Tasks and exercises:
a: In the book description, who is named as the author of The Invention of Madness?
b: Replace "halftones" with "illustrations" in the part of the book description that opens with the words containing "新书:STATE, SOCIETY, AND" and closes with "of Chicago Press(芝加哥大学出版社)", and give that part again.

Source passage:
新书:STATE, SOCIETY, AND THE INSANE IN MODERN CHINA
The Invention of Madness
STATE, SOCIETY, AND THE INSANE IN MODERN CHINA
304 pages | 10 halftones | 6 x 9 | © 2018
Studies of the Weatherhead East Asian Institute
The University of Chicago Press(芝加哥大学出版社)
Throughout most of history, in China the insane were kept within the home and treated by healers who claimed no specialized knowledge of their condition. In the first decade of the twentieth century, however, psychiatric ideas and institutions began to influence longstanding beliefs about the proper treatment for the mentally ill. In The Invention of Madness, Emily Baum traces a genealogy of insanity from the turn of the century to the onset of war with Japan in 1937, revealing the complex and convoluted ways in which “madness” was transformed in the Chinese imagination into “mental illness.”
Focusing on typically marginalized historical actors, including municipal functionaries and the urban poor, The Invention of Madness shifts our attention from the elite desire for modern medical care to the ways in which psychiatric discourses were implemented and redeployed in the midst of everyday life. New meanings and practices of madness, Baum argues, were not just imposed on the Beijing public but continuously invented by a range of people in ways that reflected their own needs and interests. Exhaustively researched and theoretically informed, The Invention of Madness is an innovative contribution to medical history, urban studies, and the social history of twentieth-century China.
目录
Acknowledgments
Introduction
1 Contracting the “Mad Illness”

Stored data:
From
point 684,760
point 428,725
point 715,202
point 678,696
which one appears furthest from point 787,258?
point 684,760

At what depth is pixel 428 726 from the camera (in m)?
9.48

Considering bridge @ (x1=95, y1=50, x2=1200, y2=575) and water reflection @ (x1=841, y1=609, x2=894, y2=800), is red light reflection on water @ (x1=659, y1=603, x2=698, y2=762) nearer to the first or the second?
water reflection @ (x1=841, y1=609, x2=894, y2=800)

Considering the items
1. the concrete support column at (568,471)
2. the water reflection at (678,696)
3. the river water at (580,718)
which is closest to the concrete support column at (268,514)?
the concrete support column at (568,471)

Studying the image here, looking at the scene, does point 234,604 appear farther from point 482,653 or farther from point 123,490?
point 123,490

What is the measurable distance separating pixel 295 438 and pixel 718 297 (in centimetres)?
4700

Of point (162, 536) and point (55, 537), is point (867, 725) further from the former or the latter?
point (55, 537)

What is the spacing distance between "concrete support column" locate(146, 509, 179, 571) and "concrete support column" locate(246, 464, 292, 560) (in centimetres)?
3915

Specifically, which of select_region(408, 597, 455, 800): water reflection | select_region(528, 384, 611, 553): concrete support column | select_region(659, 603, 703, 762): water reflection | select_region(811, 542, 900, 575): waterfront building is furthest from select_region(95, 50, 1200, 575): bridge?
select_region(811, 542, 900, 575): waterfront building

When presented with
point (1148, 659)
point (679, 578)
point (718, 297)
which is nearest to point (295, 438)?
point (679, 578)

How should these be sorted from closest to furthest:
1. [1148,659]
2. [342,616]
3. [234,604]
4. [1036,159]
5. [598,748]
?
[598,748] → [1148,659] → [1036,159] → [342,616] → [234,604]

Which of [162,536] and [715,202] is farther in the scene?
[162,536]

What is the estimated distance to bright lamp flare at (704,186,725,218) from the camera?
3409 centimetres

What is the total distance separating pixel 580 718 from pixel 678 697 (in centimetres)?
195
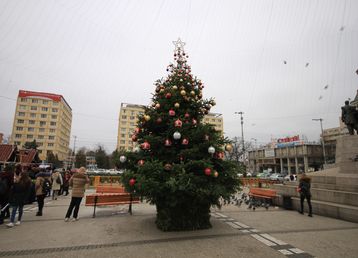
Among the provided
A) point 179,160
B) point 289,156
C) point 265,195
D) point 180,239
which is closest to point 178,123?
point 179,160

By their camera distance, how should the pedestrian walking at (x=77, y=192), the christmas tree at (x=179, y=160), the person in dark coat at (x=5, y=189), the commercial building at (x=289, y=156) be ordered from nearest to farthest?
the christmas tree at (x=179, y=160), the person in dark coat at (x=5, y=189), the pedestrian walking at (x=77, y=192), the commercial building at (x=289, y=156)

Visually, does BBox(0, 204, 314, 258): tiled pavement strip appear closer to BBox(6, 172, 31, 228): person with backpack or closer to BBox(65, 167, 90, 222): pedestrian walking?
BBox(6, 172, 31, 228): person with backpack

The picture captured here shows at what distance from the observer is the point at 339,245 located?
4945mm

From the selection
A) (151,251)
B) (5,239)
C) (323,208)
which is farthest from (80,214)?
(323,208)

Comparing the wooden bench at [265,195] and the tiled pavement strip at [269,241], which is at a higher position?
the wooden bench at [265,195]

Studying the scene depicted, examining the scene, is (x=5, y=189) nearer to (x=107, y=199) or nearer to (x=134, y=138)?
(x=107, y=199)

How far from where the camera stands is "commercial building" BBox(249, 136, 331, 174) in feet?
221

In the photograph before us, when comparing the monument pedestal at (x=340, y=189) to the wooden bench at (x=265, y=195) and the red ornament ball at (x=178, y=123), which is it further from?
the red ornament ball at (x=178, y=123)

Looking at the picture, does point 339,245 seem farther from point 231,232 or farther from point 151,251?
point 151,251

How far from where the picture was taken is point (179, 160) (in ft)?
20.6

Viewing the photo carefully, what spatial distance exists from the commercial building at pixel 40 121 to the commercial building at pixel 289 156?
260 ft

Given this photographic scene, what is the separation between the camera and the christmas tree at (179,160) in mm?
5527

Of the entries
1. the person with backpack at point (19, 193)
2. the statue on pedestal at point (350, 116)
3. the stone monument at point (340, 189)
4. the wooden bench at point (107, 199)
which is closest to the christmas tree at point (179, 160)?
the wooden bench at point (107, 199)

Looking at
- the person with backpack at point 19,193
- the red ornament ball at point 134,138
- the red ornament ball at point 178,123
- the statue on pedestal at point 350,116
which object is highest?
the statue on pedestal at point 350,116
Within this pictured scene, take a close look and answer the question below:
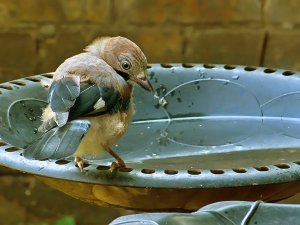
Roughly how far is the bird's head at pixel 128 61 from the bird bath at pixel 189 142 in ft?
0.61

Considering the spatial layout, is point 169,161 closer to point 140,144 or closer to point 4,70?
point 140,144

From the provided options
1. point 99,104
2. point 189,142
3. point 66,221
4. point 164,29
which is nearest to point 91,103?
point 99,104

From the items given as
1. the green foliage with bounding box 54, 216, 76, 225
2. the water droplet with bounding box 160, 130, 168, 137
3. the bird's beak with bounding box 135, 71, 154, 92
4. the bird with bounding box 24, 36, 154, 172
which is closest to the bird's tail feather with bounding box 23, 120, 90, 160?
the bird with bounding box 24, 36, 154, 172

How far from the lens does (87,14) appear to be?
3.31 meters

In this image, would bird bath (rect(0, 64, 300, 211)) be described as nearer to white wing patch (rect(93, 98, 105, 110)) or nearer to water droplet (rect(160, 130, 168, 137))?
water droplet (rect(160, 130, 168, 137))

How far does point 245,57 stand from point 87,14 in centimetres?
62

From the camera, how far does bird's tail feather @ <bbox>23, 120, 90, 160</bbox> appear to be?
159 centimetres

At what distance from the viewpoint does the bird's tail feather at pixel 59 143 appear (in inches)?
62.4

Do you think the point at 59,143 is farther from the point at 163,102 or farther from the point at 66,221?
the point at 66,221

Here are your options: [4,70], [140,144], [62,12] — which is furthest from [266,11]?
[140,144]

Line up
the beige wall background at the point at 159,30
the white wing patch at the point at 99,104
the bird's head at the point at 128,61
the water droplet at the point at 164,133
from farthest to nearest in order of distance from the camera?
the beige wall background at the point at 159,30 → the water droplet at the point at 164,133 → the bird's head at the point at 128,61 → the white wing patch at the point at 99,104

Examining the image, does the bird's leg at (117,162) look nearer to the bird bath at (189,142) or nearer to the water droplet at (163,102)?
the bird bath at (189,142)

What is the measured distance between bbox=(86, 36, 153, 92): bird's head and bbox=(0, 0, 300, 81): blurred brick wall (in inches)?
55.3

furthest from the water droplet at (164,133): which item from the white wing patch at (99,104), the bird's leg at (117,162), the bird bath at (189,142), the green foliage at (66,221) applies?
the green foliage at (66,221)
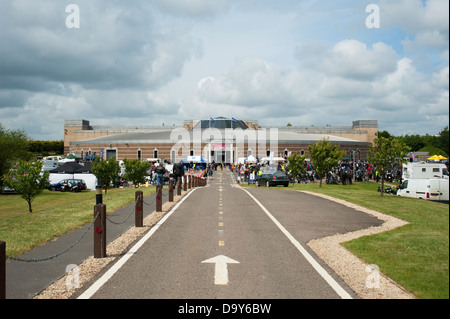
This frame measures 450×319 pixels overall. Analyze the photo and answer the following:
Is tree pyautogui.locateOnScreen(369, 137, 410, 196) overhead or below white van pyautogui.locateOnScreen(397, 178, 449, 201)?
overhead

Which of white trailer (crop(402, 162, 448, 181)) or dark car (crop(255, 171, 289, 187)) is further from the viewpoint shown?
dark car (crop(255, 171, 289, 187))

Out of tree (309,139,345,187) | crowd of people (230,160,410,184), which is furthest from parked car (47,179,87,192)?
tree (309,139,345,187)

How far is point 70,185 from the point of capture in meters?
41.7

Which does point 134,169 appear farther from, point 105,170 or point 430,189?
point 430,189

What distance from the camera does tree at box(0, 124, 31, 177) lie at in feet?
172

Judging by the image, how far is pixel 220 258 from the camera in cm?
883

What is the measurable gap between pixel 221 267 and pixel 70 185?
36.6m

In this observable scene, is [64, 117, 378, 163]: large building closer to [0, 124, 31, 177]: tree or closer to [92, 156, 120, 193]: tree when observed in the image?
[0, 124, 31, 177]: tree

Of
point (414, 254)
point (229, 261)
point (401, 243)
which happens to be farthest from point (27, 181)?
point (414, 254)

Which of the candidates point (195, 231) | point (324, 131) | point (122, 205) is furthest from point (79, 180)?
point (324, 131)

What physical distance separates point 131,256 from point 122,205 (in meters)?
10.5

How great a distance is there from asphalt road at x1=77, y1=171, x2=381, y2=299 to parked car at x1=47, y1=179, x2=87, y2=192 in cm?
2874
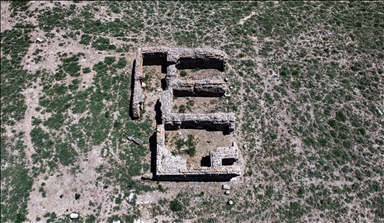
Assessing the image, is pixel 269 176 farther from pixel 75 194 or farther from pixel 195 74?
pixel 75 194

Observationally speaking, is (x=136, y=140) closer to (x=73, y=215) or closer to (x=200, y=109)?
(x=200, y=109)

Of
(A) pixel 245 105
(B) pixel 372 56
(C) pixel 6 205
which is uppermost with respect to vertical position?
(B) pixel 372 56

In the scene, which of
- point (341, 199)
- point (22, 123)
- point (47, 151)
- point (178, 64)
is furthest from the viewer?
point (178, 64)

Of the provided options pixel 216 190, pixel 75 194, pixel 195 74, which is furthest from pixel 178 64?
pixel 75 194

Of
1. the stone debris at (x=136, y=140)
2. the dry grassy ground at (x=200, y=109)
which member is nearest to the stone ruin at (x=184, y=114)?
the dry grassy ground at (x=200, y=109)

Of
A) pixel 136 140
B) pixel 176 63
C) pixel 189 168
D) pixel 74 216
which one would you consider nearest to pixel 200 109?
pixel 176 63
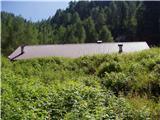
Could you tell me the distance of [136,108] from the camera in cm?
766

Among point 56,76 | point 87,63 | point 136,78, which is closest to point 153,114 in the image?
point 136,78

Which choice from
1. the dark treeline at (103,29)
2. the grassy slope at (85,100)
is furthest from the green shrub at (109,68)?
the dark treeline at (103,29)

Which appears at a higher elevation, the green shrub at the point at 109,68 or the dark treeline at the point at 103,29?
the dark treeline at the point at 103,29

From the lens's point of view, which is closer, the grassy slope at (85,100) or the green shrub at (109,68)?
the grassy slope at (85,100)

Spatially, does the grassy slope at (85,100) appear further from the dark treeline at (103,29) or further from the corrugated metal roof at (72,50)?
the dark treeline at (103,29)

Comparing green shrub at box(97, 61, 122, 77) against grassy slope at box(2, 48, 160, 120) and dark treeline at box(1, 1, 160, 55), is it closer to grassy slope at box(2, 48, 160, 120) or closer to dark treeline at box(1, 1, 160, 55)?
grassy slope at box(2, 48, 160, 120)

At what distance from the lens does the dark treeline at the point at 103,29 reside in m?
54.8

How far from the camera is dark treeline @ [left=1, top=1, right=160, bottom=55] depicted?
54.8 m

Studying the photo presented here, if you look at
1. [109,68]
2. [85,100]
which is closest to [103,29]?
[109,68]

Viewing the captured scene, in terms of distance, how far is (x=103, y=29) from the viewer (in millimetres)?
62594

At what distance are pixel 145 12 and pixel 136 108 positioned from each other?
5061cm

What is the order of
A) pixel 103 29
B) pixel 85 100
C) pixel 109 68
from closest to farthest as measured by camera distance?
pixel 85 100
pixel 109 68
pixel 103 29

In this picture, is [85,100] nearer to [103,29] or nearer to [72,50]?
[72,50]

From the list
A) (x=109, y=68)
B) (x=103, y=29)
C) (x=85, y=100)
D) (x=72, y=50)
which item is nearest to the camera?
(x=85, y=100)
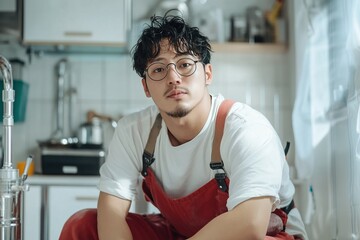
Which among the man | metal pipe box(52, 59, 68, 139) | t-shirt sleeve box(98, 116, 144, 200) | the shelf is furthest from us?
metal pipe box(52, 59, 68, 139)

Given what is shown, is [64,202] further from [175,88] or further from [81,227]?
[175,88]

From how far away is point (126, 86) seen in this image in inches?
113

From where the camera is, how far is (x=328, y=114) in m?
2.07

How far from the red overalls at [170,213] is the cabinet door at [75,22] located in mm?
1045

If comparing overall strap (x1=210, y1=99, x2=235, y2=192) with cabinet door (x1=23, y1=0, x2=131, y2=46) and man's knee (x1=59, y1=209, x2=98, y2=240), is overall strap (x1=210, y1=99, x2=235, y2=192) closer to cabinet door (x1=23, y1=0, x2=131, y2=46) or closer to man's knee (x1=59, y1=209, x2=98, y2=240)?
man's knee (x1=59, y1=209, x2=98, y2=240)

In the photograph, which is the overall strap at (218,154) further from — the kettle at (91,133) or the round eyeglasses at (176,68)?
the kettle at (91,133)

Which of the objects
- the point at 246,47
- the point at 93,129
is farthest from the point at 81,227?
the point at 246,47

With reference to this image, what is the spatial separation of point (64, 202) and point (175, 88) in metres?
1.17

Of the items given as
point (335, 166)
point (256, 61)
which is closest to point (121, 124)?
point (335, 166)

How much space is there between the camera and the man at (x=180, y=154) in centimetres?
146

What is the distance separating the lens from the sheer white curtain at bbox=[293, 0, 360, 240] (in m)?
1.64

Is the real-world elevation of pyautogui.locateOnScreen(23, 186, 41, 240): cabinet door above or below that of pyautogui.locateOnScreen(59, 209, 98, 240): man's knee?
below

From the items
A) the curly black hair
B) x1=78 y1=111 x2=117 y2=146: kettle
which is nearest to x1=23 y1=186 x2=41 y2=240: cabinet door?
x1=78 y1=111 x2=117 y2=146: kettle

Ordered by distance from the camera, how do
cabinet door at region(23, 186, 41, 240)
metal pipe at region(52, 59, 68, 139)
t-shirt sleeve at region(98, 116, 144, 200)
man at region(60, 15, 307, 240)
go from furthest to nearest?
metal pipe at region(52, 59, 68, 139), cabinet door at region(23, 186, 41, 240), t-shirt sleeve at region(98, 116, 144, 200), man at region(60, 15, 307, 240)
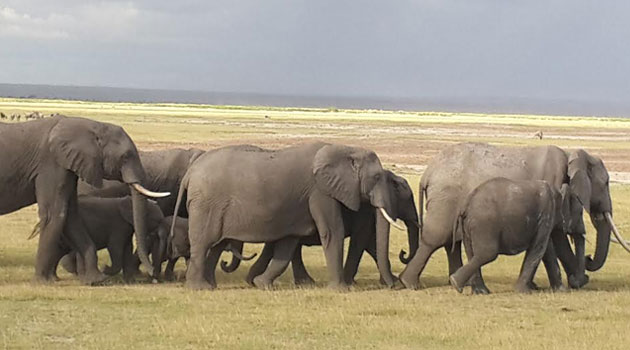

Answer section:
a: Emily Baum

b:
新书:STATE, SOCIETY, AND THE INSANE IN MODERN CHINA
The Invention of Madness
STATE, SOCIETY, AND THE INSANE IN MODERN CHINA
304 pages | 10 illustrations | 6 x 9 | © 2018
Studies of the Weatherhead East Asian Institute
The University of Chicago Press(芝加哥大学出版社)